What the task requires: Copy the records verbatim, starting at the line containing "Which stands farther" and continuing through the end of the records, with both ends included.

Records provided:
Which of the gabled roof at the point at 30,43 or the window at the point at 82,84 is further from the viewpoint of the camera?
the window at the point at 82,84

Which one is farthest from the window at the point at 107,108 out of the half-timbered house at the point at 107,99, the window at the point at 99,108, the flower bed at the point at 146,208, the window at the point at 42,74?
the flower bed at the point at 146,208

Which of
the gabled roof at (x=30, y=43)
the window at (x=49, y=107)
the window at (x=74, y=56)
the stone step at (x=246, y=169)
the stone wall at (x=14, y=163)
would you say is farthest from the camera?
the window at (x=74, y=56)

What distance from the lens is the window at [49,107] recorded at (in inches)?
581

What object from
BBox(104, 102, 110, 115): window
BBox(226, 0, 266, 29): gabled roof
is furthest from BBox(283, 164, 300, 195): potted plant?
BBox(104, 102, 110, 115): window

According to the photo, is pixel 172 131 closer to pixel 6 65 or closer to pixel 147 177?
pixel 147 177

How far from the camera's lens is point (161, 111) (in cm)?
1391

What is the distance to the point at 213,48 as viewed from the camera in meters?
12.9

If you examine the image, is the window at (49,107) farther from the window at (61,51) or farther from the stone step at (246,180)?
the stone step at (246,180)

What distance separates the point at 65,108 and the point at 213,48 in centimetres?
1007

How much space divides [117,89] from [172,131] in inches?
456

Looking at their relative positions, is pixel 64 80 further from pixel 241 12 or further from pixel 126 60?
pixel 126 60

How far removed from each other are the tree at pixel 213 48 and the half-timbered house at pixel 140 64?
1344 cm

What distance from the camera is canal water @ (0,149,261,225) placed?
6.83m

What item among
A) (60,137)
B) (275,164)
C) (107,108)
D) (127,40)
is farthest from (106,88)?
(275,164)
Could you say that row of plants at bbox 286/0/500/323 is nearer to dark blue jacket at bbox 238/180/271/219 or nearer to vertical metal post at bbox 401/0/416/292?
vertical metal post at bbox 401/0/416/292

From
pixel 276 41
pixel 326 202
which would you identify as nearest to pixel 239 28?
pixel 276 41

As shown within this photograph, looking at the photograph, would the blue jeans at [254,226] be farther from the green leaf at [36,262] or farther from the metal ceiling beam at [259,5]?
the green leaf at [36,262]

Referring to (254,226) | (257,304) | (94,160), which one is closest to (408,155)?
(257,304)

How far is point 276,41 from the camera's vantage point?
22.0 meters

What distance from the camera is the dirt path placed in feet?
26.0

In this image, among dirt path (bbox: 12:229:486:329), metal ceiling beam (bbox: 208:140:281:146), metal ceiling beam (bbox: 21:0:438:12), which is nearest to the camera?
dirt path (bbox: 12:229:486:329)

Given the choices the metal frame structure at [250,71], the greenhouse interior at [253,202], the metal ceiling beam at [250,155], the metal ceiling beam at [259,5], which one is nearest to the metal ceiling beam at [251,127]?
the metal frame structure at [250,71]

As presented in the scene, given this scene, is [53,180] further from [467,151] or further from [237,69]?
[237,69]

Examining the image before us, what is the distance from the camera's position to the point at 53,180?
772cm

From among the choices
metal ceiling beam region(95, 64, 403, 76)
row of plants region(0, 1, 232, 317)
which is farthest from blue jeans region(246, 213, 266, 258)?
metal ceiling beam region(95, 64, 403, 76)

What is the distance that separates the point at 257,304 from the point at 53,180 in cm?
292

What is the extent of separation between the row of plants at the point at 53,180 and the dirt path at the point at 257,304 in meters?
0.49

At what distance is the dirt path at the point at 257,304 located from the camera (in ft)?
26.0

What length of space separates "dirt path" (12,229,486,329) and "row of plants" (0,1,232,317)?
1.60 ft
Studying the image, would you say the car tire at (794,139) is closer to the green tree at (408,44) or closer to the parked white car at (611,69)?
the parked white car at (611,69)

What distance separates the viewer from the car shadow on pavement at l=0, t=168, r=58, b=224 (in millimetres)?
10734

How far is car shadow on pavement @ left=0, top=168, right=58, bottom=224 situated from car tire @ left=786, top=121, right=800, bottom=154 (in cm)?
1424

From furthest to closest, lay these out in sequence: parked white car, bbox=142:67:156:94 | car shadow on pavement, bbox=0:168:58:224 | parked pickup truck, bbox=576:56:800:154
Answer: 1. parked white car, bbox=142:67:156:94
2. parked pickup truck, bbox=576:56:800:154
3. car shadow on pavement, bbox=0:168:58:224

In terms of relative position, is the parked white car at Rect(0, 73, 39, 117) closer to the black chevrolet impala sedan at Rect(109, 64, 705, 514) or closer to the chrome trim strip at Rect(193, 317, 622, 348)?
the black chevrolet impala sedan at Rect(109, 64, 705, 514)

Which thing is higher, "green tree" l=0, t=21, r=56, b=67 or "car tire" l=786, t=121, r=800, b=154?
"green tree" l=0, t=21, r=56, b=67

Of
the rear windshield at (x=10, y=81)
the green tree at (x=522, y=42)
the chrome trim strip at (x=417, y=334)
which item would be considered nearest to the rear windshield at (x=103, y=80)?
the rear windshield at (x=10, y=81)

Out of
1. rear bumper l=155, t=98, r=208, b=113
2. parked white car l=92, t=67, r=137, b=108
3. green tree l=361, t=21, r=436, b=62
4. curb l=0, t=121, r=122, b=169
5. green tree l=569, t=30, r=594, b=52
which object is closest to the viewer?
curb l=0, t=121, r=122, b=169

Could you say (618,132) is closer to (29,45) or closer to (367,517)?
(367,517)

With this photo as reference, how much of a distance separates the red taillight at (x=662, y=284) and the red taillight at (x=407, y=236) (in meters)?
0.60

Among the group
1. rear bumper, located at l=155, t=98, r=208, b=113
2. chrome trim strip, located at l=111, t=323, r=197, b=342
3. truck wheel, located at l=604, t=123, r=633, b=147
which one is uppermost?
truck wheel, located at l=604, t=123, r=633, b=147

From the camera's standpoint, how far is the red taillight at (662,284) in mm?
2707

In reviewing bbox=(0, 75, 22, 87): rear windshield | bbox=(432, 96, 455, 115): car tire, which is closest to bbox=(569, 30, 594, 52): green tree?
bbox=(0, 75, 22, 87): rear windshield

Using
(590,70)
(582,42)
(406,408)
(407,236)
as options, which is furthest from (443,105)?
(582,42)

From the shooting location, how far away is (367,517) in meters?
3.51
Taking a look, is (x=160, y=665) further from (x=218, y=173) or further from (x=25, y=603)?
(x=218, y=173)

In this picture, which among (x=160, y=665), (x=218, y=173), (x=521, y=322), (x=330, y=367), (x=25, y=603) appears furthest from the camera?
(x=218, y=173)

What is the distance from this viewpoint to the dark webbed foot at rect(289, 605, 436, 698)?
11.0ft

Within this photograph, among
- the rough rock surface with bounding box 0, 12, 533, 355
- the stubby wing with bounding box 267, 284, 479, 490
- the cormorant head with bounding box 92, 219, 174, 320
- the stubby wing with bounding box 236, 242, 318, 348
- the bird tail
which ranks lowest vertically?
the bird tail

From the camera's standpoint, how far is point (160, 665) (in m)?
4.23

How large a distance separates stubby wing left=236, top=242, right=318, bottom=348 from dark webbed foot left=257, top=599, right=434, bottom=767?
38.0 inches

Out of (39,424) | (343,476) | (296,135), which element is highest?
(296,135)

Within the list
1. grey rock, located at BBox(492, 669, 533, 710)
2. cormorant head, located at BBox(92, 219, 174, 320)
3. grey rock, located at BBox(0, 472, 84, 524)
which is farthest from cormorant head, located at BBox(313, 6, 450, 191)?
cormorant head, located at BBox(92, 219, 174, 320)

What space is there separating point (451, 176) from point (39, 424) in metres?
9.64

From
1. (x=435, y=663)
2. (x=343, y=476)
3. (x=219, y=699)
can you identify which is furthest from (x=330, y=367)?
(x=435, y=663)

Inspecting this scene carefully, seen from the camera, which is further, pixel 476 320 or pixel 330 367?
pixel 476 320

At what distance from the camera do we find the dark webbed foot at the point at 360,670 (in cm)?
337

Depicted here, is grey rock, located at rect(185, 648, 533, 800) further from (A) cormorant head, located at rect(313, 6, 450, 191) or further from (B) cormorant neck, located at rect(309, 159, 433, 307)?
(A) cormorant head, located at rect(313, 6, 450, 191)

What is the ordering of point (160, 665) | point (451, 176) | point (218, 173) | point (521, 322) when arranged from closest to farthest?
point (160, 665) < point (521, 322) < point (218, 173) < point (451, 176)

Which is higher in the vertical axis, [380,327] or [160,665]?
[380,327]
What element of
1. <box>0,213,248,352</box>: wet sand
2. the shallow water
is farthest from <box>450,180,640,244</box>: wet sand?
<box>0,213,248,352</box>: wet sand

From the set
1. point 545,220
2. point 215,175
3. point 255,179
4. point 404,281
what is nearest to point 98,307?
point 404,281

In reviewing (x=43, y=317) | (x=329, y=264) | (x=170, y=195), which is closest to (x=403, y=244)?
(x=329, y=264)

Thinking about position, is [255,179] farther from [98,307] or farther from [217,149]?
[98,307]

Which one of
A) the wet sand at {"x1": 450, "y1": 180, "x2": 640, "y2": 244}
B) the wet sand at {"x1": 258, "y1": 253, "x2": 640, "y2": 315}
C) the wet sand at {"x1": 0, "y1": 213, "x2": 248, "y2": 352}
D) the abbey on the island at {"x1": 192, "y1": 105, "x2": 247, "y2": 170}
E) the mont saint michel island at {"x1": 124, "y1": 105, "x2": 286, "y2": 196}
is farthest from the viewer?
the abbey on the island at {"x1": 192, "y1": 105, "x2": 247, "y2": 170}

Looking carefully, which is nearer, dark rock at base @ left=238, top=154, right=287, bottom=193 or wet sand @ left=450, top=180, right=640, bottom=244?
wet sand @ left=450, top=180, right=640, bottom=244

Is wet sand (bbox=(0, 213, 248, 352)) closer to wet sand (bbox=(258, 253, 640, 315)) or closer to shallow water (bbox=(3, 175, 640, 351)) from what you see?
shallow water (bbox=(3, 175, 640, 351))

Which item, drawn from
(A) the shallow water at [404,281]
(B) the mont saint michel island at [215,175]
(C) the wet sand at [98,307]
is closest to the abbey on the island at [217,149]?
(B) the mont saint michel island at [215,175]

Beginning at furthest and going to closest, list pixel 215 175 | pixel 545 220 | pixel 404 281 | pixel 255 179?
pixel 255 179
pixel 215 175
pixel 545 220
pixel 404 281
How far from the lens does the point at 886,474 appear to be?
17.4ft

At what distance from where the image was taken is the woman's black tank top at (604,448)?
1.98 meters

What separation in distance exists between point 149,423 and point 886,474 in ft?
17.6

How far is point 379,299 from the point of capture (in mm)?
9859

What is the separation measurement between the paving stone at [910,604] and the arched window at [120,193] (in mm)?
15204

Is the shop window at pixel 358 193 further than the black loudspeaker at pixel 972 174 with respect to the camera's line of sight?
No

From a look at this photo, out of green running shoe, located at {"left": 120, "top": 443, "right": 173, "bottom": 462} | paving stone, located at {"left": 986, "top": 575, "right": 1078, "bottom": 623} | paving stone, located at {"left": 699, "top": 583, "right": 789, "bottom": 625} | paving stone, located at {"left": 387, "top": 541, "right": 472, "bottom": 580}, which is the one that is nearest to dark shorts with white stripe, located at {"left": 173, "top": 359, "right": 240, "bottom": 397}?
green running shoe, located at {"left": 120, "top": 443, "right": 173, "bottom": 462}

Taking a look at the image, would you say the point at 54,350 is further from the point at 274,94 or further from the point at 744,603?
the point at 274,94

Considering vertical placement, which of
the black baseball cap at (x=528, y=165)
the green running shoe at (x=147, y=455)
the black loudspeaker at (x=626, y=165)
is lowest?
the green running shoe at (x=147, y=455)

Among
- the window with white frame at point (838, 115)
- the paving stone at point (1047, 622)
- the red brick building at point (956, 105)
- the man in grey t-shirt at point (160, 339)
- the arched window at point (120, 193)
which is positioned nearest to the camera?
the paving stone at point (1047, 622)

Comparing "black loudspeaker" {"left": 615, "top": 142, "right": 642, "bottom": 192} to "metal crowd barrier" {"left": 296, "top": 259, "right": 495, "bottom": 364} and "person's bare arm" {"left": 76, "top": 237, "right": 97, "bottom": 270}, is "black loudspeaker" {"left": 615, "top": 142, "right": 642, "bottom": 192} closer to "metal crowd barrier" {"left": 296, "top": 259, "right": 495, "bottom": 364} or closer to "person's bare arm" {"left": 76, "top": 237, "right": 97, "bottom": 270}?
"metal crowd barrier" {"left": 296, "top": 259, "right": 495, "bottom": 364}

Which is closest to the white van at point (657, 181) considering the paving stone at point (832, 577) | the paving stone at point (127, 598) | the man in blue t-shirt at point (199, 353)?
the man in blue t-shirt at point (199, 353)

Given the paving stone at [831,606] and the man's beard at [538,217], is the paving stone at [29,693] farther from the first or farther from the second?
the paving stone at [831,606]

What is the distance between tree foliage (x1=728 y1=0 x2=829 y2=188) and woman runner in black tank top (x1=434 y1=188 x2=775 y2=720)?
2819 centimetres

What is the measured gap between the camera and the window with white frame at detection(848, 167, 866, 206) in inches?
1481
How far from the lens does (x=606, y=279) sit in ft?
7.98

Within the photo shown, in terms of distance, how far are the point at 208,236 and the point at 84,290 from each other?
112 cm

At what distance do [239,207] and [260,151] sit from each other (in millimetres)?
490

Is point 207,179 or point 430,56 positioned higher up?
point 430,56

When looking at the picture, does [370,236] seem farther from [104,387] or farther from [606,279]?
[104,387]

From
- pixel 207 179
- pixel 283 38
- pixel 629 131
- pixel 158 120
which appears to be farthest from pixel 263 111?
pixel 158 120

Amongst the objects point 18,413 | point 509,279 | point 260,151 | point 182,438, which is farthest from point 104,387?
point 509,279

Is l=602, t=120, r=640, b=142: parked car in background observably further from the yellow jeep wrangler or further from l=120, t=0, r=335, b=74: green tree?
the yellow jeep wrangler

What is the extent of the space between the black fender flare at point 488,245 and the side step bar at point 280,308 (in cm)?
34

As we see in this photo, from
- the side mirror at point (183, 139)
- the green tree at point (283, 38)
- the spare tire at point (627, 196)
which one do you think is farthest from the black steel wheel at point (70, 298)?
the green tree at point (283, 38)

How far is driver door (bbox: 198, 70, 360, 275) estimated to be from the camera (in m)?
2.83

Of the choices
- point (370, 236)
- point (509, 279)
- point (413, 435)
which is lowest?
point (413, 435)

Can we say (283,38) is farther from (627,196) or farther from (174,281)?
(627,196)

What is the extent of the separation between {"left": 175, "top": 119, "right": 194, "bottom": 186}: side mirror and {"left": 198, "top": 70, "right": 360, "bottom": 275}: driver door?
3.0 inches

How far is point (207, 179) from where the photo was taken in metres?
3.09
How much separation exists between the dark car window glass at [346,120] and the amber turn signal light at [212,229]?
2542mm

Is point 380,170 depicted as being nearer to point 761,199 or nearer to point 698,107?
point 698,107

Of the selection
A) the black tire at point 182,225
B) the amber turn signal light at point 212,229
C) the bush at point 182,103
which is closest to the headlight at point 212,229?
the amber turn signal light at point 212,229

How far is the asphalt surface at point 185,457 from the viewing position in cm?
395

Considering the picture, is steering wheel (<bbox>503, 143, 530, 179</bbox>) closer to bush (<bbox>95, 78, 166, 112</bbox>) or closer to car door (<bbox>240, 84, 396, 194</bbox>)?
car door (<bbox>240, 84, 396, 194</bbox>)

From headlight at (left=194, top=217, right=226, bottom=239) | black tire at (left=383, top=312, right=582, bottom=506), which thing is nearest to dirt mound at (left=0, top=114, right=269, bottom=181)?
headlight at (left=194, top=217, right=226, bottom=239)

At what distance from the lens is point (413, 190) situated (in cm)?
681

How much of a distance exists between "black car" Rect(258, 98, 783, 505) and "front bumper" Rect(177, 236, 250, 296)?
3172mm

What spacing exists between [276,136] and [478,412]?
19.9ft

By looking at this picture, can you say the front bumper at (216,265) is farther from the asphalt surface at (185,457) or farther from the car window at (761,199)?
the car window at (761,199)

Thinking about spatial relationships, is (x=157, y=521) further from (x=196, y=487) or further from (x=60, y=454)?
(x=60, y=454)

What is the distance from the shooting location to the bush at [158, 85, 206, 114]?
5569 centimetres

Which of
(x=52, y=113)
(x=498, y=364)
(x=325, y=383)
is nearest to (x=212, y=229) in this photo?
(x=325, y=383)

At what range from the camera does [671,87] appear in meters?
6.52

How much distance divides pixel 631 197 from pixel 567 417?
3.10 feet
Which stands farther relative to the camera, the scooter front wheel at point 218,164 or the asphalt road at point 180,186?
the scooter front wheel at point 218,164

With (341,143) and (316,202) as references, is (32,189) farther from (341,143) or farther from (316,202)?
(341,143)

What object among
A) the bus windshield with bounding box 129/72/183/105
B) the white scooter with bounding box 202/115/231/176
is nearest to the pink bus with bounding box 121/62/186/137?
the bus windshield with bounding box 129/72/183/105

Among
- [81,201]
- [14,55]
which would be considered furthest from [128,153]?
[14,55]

Result of this task:
Which stands farther relative to the camera, the scooter front wheel at point 218,164 or the asphalt road at point 180,186?
the scooter front wheel at point 218,164

With (341,143) and (316,202) as references, is (32,189) farther from (341,143) or farther from (316,202)?
(341,143)

What object among
A) the bus windshield with bounding box 129/72/183/105
B) the white scooter with bounding box 202/115/231/176
is nearest to the pink bus with bounding box 121/62/186/137?
the bus windshield with bounding box 129/72/183/105

Among
- [81,201]
- [14,55]
which would be considered furthest from [128,153]?
[14,55]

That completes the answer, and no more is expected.